- **DOCUMENT SECTION**
-- Opening Marker --

As Charlotte’s commercial and residential boom sweeps neighborhoods in all directions, newcomers and old hands alike can embrace or resist the steady sprawl. While we don’t get to choose our neighbors, those living in Plaza Midwood scored a big win when Phillip McLamb re-purposed his family’s once nondescript printing and logistics warehouse into a brewery and taproom that is nothing short of a neighborhood gem.
“Customer feedback from the neighborhood and Charlotte beer community has been incredible,” said McLamb. “My job is to make smart investments and keep the team happy.”
Since opening its doors Labor Day weekend, the only depletion Resident Culture has experienced so far is inside its kegs and brite tanks (which its taproom staff actually serves from) while a slew of events, beer releases and warm welcome from the neighborhood keeps the taproom full. We checked in with Phillip and head brewer Chris Tropeano (Tropes) ahead of Resident Culture’s QCBF debut.
Since opening early September, you’ve maintained a consistently full taproom thanks to a warm welcome from the neighborhood and Charlotte’s loyal beer community, but what has been the biggest challenge you’ve had to overcome so far?

-- Closing Marker --

- **PROVIDED MATERIAL**

-- Opening Marker --

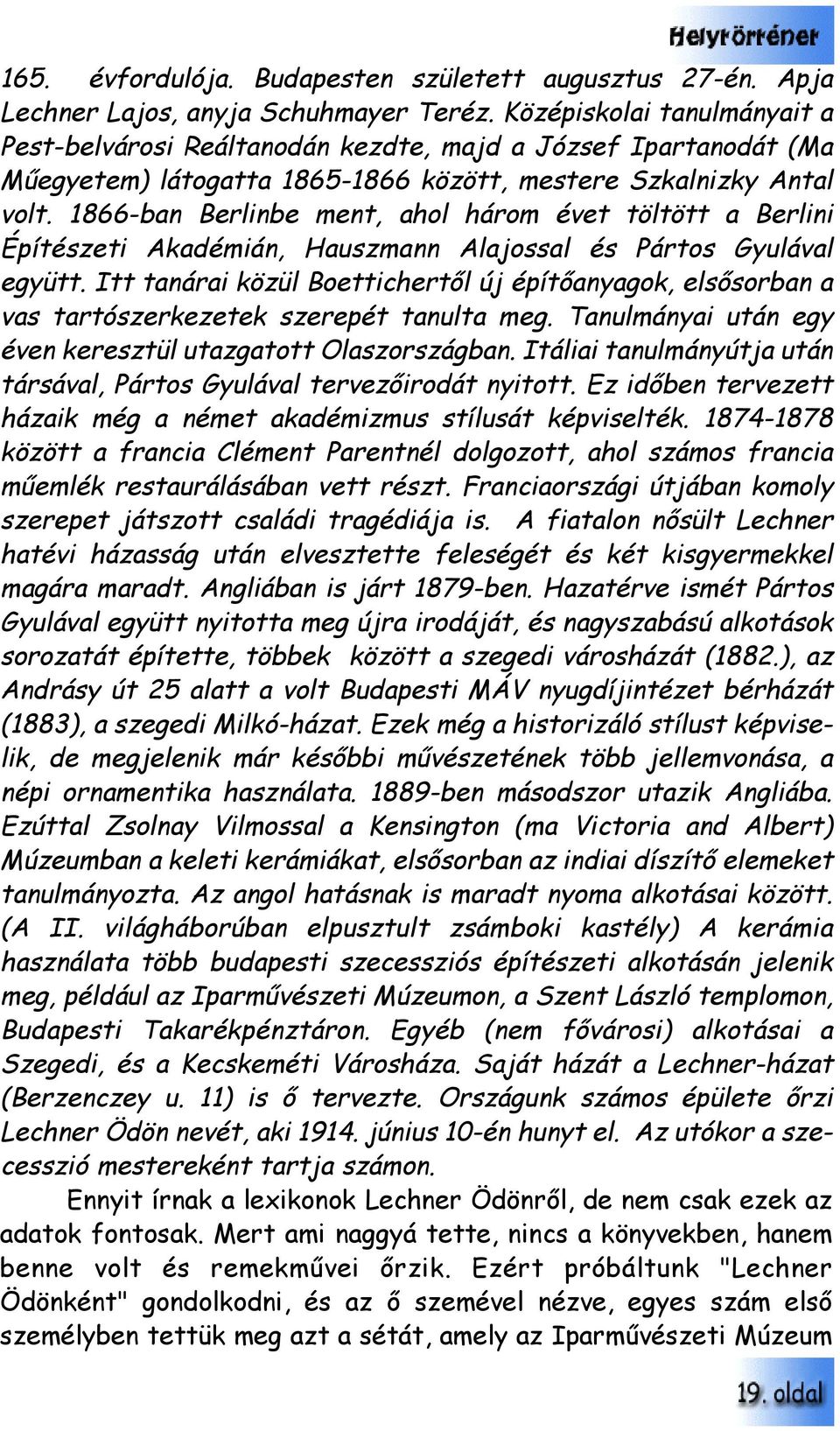 1866-ban Berlinbe ment, ahol három évet töltött a Berlini Építészeti Akadémián, Hauszmann Alajossal és Pártos Gyulával együtt.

-- Closing Marker --

- **PROBLEM TO WORK ON**
In the article on Resident Culture, what building did Phillip McLamb turn into the brewery and taproom?

- **WRITTEN ANSWER**
His family's once nondescript printing and logistics warehouse.